- _Data for this task_

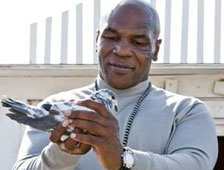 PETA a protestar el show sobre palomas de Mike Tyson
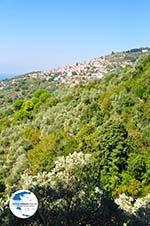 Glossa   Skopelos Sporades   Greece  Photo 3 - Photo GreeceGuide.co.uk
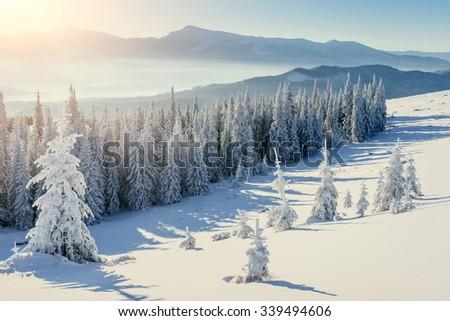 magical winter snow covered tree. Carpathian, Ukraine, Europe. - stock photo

---

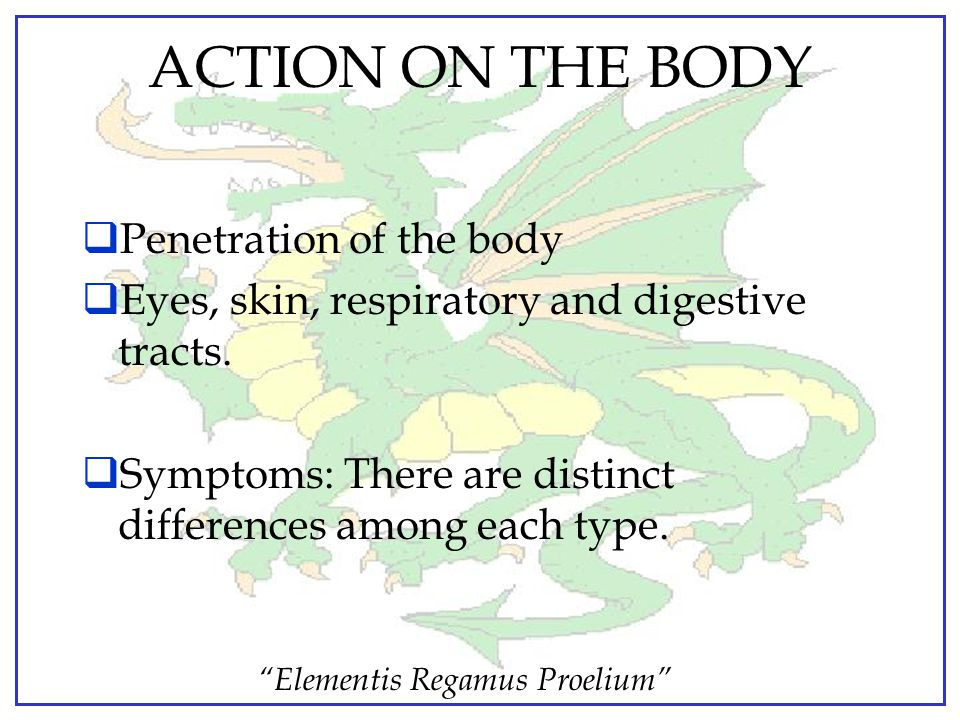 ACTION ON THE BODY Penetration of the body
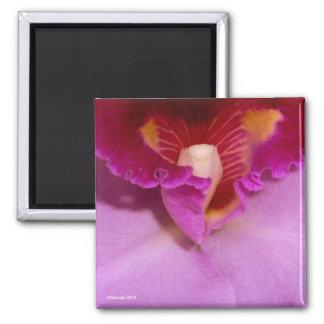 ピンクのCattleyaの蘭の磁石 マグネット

- _Task goal_
Going by the entries above, repeat exactly the lines that start at the line with "- Photo GreeceGuide.co.uk" and go on through the line with "magical winter snow". Pictures are not part of the copy.

- _Answer area_
 Glossa   Skopelos Sporades   Greece  Photo 3 - Photo GreeceGuide.co.uk
 magical winter snow covered tree. Carpathian, Ukraine, Europe. - stock photo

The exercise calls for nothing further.